> [Selected text]:
■ ■ ■ ■

You are viewing a plain text version of this content. The canonical link for it is here.
Posted to user@flink.apache.org by Королькевич Михаил <mk...@yandex.ru> on 2021/12/10 10:09:59 UTC

PyFlink accumulate streaming data

Hello flink team!

How to properly accumulate streaming data into the avro file partition by the
hour.

My current implementation data from the data stream is converted to a table
and it is saved in an avro file.

Similar to this:

t_env.execute_sql("""

■ ■ ■ ■

> [Entries supplied]:
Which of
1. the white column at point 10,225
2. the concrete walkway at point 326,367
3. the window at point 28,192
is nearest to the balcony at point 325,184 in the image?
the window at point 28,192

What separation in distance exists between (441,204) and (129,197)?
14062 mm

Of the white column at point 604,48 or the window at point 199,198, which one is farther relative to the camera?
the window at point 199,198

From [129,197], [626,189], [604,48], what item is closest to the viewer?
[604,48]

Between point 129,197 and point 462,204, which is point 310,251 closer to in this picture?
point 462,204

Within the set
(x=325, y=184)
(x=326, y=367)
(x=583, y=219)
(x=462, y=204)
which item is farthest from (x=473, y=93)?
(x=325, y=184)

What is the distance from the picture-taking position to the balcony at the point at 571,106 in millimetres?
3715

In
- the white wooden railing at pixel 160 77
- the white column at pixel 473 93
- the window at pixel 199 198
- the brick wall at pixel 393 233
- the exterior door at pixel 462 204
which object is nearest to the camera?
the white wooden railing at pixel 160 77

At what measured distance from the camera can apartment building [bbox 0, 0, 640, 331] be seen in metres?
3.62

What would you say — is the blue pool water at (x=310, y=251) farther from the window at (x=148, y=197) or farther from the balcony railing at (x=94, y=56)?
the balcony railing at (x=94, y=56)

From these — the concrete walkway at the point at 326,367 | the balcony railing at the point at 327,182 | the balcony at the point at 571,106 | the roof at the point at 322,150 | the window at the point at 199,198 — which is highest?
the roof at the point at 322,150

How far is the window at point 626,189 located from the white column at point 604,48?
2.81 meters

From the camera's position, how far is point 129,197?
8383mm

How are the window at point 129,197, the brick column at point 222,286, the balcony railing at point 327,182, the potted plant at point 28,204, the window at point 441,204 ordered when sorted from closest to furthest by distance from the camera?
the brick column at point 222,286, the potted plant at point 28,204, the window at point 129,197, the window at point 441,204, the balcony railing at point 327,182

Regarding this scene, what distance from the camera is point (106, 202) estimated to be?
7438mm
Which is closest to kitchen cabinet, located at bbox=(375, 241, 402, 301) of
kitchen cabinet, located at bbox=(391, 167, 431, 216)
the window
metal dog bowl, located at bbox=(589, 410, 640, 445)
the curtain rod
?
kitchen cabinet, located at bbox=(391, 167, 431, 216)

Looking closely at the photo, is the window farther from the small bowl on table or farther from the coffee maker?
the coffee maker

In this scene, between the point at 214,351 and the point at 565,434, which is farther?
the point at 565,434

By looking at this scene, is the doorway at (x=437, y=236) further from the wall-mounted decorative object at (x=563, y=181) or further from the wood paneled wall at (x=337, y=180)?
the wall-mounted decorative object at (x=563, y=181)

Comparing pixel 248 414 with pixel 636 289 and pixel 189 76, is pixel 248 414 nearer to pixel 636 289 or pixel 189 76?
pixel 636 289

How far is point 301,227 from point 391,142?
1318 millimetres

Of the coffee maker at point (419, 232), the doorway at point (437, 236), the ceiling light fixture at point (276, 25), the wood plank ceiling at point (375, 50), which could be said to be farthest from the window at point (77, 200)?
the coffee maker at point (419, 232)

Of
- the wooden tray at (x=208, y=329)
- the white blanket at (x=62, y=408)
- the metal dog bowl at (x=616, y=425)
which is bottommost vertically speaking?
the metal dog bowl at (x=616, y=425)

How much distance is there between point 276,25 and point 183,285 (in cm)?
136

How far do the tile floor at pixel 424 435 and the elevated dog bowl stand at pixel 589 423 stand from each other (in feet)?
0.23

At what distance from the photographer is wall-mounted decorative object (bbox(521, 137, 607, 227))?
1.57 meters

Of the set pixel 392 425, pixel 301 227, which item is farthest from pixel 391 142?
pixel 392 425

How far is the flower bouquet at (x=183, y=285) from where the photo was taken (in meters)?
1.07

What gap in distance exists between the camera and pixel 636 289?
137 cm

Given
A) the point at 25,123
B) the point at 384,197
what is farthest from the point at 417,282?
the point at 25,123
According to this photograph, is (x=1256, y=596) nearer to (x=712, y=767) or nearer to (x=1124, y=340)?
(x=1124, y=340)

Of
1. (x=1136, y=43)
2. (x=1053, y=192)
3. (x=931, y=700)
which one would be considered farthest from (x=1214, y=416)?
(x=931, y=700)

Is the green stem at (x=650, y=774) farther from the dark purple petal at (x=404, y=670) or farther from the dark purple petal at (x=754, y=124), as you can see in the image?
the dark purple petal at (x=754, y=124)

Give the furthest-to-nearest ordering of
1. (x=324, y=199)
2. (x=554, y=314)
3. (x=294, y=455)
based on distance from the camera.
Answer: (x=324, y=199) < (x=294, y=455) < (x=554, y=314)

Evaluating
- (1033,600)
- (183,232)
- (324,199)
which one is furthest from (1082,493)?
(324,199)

■ ■ ■ ■

> [Task instructions]:
[A] In the PyFlink post, by what unit of time should the streaming data be partitioned?
[B] Write the next part of the PyFlink post, picking up right after its last line.
The lines above come from a different source than the PyFlink post.

> [Expected responses]:
[A] By the hour.

[B]
CREATE TABLE mySink (

id STRING,

name STRING,

data_ranges ARRAY<ROW<start BIGINT, end BIGINT>>,

meta ARRAY<ROW<name STRING, text STRING>>,

current_hour INT

) partitioned by(current_hour) WITH (

'connector' = 'filesystem',

'format' = 'avro',

'path' = '/opt/pyflink-walkthrough/output/table',

'sink.rolling-policy.rollover-interval' = '1 hour',

'partition.time-extractor.timestamp-pattern'='$current_hour',

'sink.partition-commit.delay'='1 hour',

'sink.partition-commit.trigger'='process-time',

'sink.partition-commit.policy.kind'='success-file'

)

""")

Maybe it can be done better? (I'm not sure if this works properly at all)